D3 Calendar Visualizations

Posted in Javascript

permalink

Table of Contents



Starting example

Let's begin with a D3 example. Mike Bostock provided a Calendar View block illustrating how to draw a very interesting visualization of large amounts of data over time:

You might recognize this type of graph from Github, whose activity graph shows the same visualization.

The data shown in this example consists of several years of stock market data. It is a simple but very large data set, with each data poit consisting of one date and one number (the percentage gain or loss).

The example also shows how to perform a simple calculation from multiple fields of the data to plot a derived quantity. In this case, the data consists of a high, low, and close, and the quantity being plotted is the percent change:

$$ \mbox{% Change} = \dfrac{\mbox{Close} - \mbox{Open} }{\mbox{Open}} $$

What needs to be changed

To change this calendar visualization to visualize our own data, we need to change two things:

  • The data set being visualized
  • The color map being used

We can leave the rest alone, or make small modifications as needed.
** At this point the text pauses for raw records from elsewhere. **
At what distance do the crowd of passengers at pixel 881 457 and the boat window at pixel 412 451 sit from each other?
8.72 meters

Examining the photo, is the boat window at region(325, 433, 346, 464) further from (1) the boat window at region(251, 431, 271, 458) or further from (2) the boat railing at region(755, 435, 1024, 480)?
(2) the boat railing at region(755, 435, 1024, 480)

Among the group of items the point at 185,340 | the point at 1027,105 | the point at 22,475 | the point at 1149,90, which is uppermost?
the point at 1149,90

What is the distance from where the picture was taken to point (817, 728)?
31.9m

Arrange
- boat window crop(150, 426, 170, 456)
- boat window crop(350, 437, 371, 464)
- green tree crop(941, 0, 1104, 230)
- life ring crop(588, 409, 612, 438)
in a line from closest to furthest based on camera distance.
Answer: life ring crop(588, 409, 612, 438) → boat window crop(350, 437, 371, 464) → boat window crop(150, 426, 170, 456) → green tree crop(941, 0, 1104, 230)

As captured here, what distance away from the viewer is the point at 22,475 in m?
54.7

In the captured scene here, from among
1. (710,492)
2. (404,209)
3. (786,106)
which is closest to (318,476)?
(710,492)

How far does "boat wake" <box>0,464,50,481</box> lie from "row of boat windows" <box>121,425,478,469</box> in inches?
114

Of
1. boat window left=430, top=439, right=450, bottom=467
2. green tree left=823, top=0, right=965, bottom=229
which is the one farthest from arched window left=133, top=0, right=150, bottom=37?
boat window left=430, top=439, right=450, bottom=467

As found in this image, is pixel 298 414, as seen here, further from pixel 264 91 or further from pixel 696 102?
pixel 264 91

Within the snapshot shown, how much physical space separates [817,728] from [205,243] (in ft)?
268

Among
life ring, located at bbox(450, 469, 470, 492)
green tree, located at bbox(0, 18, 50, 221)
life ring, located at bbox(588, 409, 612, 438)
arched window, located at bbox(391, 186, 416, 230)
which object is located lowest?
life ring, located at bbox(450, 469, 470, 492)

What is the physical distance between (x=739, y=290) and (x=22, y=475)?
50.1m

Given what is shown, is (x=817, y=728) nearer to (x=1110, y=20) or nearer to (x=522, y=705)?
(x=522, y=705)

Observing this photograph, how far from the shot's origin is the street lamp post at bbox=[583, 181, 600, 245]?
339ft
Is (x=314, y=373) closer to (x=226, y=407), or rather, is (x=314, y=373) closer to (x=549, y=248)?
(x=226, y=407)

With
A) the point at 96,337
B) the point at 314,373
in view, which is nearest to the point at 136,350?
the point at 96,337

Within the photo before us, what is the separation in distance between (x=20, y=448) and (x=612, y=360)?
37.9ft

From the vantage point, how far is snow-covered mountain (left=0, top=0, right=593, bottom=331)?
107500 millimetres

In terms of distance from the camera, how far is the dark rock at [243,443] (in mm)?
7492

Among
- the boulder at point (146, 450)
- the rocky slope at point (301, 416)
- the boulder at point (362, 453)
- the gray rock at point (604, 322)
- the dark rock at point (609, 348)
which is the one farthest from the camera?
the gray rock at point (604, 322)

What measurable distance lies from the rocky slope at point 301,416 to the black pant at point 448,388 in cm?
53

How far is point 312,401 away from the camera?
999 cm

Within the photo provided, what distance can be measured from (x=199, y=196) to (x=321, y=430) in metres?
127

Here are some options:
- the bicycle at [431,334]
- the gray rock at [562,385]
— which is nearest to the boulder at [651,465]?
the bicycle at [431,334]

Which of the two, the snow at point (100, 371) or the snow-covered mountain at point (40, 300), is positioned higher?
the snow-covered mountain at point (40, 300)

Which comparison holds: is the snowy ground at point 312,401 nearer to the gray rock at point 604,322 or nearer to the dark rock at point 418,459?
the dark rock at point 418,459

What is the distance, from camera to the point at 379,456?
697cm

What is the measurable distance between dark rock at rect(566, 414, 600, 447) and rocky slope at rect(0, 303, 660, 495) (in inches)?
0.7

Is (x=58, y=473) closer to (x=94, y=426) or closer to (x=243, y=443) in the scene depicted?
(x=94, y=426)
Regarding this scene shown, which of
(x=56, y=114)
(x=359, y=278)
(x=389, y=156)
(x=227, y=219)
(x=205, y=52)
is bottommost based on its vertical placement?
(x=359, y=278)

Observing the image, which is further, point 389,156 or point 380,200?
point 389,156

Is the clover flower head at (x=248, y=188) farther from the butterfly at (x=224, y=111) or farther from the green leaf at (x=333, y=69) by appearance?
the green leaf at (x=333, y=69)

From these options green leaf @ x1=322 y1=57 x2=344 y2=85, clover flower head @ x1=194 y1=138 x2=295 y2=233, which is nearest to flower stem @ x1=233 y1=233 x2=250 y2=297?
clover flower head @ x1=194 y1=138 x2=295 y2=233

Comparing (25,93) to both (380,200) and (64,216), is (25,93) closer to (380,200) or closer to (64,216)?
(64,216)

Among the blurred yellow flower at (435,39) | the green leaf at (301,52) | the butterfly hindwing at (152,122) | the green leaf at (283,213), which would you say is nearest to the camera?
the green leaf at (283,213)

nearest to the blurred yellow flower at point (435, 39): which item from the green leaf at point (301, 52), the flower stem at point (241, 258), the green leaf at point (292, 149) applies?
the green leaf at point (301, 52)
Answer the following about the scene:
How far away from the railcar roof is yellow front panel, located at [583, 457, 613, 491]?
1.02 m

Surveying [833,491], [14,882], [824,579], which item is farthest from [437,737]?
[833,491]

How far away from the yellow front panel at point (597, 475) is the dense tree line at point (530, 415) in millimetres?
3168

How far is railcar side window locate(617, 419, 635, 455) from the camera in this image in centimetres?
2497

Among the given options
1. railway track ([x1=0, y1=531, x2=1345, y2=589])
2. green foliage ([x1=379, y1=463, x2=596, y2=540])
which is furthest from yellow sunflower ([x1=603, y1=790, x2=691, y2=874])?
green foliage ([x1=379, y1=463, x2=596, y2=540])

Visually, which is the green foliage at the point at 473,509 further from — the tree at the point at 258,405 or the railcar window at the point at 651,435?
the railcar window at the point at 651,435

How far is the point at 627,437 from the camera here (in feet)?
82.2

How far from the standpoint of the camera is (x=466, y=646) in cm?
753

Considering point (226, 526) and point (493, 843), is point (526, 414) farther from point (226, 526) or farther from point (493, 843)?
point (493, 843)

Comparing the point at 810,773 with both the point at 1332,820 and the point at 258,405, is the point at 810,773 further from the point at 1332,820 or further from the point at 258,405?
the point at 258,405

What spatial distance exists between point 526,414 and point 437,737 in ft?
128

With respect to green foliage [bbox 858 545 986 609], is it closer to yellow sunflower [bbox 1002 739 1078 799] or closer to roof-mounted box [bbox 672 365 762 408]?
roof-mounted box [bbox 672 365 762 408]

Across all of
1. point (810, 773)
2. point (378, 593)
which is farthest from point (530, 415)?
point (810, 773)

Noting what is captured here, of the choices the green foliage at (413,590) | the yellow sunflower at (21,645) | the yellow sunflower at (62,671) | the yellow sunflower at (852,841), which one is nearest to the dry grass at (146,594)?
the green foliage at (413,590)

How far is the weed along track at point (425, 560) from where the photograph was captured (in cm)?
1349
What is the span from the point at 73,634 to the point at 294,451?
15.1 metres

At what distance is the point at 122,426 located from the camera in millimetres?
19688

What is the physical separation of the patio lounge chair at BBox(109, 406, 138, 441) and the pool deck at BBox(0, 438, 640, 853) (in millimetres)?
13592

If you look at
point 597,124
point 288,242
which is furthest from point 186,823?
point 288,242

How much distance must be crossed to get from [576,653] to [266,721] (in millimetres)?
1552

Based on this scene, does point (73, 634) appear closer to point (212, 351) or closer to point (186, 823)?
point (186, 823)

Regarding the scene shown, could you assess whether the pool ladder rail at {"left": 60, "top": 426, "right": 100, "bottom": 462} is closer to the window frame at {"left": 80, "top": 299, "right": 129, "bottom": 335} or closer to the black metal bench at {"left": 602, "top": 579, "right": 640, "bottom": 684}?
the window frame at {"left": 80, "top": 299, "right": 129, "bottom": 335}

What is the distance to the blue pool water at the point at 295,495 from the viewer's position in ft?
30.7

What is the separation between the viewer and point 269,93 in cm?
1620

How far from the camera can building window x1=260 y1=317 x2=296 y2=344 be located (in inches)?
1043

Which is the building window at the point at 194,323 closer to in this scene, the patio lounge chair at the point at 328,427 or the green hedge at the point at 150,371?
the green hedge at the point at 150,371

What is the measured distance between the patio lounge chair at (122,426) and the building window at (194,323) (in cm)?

Fortunately, these changes are straightforward to make for the calendar visualization.

Formatting the data

To modify the calendar graph for our own data, we'll output data as a time series: one column of date/time stamps, and another column of data to plot.

Let's take a look at the original data:

Date,Open,High,Low,Close,Volume,Adj Close
2010-10-01,10789.72,10907.41,10759.14,10829.68,4298910000,10829.68
2010-09-30,10835.96,10960.99,10732.27,10788.05,4284160000,10788.05
2010-09-29,10857.98,10901.96,10759.75,10835.28,3990280000,10835.28
2010-09-28,10809.85,10905.44,10714.03,10858.14,4025840000,10858.14
2010-09-27,10860.03,10902.52,10776.44,10812.04,3587860000,10812.04

In the code, we can see where this data is actually being parsed:

  var data = d3.nest()
      .key(function(d) { return d.Date; })
      .rollup(function(d) { return (d[0].Close - d[0].Open) / d[0].Open; })
      .object(csv);

So, to modify this to suit our own custom data set, we can output our data as:

date,series1series2
2010-10-01,1,150
2010-10-02,2,250
2010-10-03,3,350

and change the data parsing code to:

  var data = d3.nest()
      .key(function(d) { return d.date; })
      .rollup(function(d) { 
            // Change this depending on what you want to plot
            return d[0].series1; 
      })
      .object(csv);

Next, we discuss a few interesting applications of this visualization technique and how to generate the data sets.

MediaWiki Edits

One of the applications of interest was scraping a MediaWiki wiki (charlesreid1.com/wiki to be precise) to determine the number of edits made to the wiki on a given date.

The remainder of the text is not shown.